Unfortunately, we have very little Zoroastrians represented and are deeply concerned. It is imperative to the team at Stanford University that all groups are fairly represented and that the benefits of the project can be shared equally by everyone.

If you are Zoroastrian of Iranian Descent please take the survey at the secure link below so your community can be fairly represented in the study and have access to the rewards of the research being conducted at Stanford University.
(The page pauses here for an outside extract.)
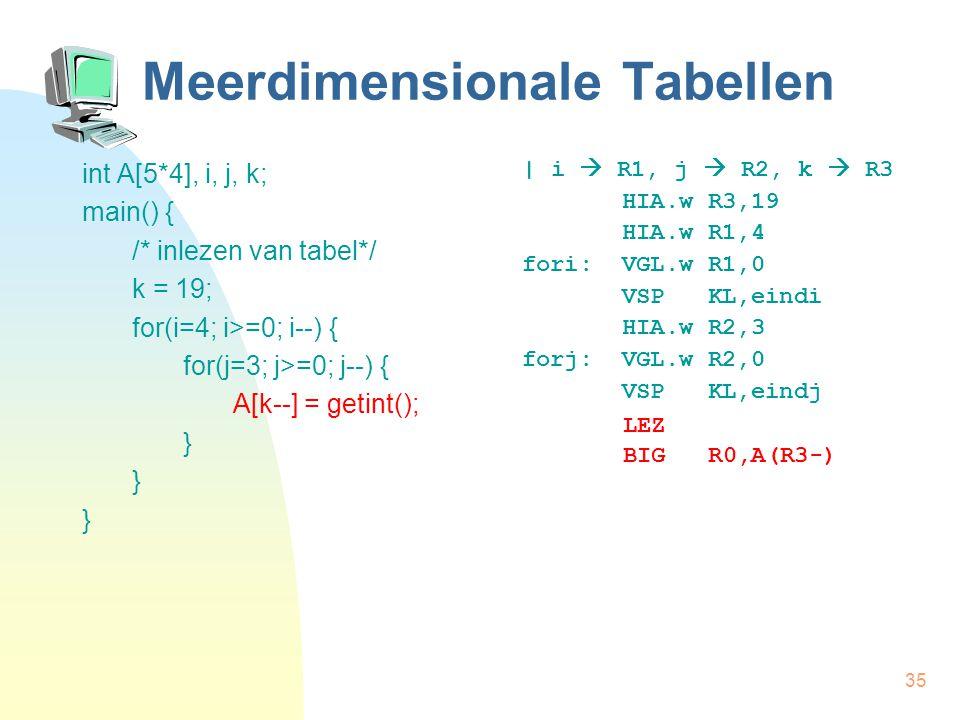 35 Meerdimensionale Tabellen int A[5*4], i, j, k; main() { /* inlezen van tabel*/ k = 19; for(i=4; i>=0; i--) { for(j=3; j>=0; j--) { A[k--] = getint(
Stanford University – Iranian Genome Project

Survey Responses Needed from Zoroastrians of Iranian Descent. Please distribute and take the short survey found below at the Stanford Medicine URL.
If you have any questions please call Nima Ahmadi at 858 774 6305.

Courtesy : Firdosh Tolat


  • Hope all Parsis participate.

  • Sorry for putting the cart before the horse. Thanks .

  • A Post Script – to the Parsis.
    In reference to the tragicomic BBC article ‘Zoroastrians Search for their Roots’ by Zubair Ahmed [19 July 2005] The following excerpt from Mr. Jehangir S. Pocha’s article ‘The Vanishing Breed’ makes this ‘urge to connect with their Persian past’ by the Parsis –however tenuous– comically understandable.
    Excerpt from: ‘The Vanishing Breed’ by Jehangir S. Pocha. 10 Oct 2004.
    “……… Many modern Parsis are increasingly pushing for change, but conservatives such as Mistree say their ‘over-westernisation & over-secularisation is killing our Parsipanu’ [i.e. Parsi way of life]. This finds resonance with many Parsis who believe the best way to secure their community’s future is to hold fast to the past. For example, more and more Parsis, myself included, have begun visiting Iran in an attempt to reinvigorate their affinities with Zoroastrian Persia’s Grand Past. This has given rise to what I call the ‘Über-Parsi’. . . . . Über-Parsis cruise public libraries and surf the Web to excavate obscure facts and reacquaint the world with the ancient Achaemenian, Parthian and Sassanian – Persian dynasties – which were the cultural and military superpowers of their times, eventually outlasting their rivals, the Greeks and the Romans. Über-Parsis are easily made, for Parsis are not defined by how small they are in number, but by how great they are in mind. But curating history can only go so far in energising a community. In many homes the attempt to cull present meaning from Persian history descends into farce. These are homes where glossy picture-books on ancient Persia lie strategically on coffee tables, a silver bookmark from Tiffany’s thrust carelessly between pages never opened. If at all the books are read, it is to satisfy the thirst for that latest trend of Parsi parents – the quest for a ‘different’ name with which to name sons and daughters. Names like Artaxerxes, Sohrushmani and Cambyses, bludgeon friends with their ancient authenticity and reassure parents that their children will always be regarded as ‘special’ and they, as refined Parsis.”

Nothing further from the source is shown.